AIM OF THE TASK → The string "measured" may appear in lines of the entries below. Report how many lines hold it, with only the number.

Data extracted from a collection:
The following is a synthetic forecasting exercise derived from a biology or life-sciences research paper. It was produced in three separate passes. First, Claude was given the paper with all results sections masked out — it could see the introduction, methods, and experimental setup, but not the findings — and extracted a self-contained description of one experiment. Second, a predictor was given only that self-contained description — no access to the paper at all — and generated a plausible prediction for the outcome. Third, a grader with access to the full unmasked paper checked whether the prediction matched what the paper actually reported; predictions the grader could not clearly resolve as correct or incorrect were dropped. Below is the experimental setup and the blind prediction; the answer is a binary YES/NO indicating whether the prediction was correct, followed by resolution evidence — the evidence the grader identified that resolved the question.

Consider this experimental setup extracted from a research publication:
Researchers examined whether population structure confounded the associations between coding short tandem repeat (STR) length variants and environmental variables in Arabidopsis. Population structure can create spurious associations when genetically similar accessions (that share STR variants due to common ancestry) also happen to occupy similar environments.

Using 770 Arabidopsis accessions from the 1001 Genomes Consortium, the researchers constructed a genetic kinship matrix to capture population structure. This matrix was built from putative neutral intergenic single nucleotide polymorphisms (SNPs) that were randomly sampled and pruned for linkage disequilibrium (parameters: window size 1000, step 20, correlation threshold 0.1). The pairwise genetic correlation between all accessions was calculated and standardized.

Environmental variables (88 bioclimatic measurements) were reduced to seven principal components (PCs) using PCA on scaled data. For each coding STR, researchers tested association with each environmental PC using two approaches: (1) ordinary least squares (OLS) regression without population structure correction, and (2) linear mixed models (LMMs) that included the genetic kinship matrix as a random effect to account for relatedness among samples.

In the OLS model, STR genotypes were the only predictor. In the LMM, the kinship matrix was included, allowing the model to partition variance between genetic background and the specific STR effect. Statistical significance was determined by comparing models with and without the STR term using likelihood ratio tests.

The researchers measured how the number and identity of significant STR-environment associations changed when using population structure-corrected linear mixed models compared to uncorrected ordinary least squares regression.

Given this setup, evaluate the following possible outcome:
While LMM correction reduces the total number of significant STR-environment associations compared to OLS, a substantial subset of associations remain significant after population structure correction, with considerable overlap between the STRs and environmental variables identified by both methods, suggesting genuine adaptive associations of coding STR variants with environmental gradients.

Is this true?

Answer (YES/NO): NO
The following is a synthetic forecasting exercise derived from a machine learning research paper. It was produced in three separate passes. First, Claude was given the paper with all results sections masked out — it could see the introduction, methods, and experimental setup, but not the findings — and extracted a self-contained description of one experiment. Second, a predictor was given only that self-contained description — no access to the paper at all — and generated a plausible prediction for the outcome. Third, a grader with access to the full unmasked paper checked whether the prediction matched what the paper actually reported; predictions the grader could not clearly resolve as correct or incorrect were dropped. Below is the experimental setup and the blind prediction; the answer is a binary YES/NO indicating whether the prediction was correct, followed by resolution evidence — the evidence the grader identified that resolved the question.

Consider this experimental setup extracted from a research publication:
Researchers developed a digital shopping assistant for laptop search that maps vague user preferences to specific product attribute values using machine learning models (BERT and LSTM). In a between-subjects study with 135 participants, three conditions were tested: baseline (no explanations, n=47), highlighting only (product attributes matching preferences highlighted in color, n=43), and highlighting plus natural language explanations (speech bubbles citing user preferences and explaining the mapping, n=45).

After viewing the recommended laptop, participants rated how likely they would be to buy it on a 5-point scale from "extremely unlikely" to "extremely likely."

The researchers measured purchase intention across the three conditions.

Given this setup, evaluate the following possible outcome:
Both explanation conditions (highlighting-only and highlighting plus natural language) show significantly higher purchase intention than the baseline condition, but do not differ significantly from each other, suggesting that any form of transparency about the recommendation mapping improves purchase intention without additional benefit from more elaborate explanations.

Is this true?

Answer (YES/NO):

EXERCISE SOLUTION → 2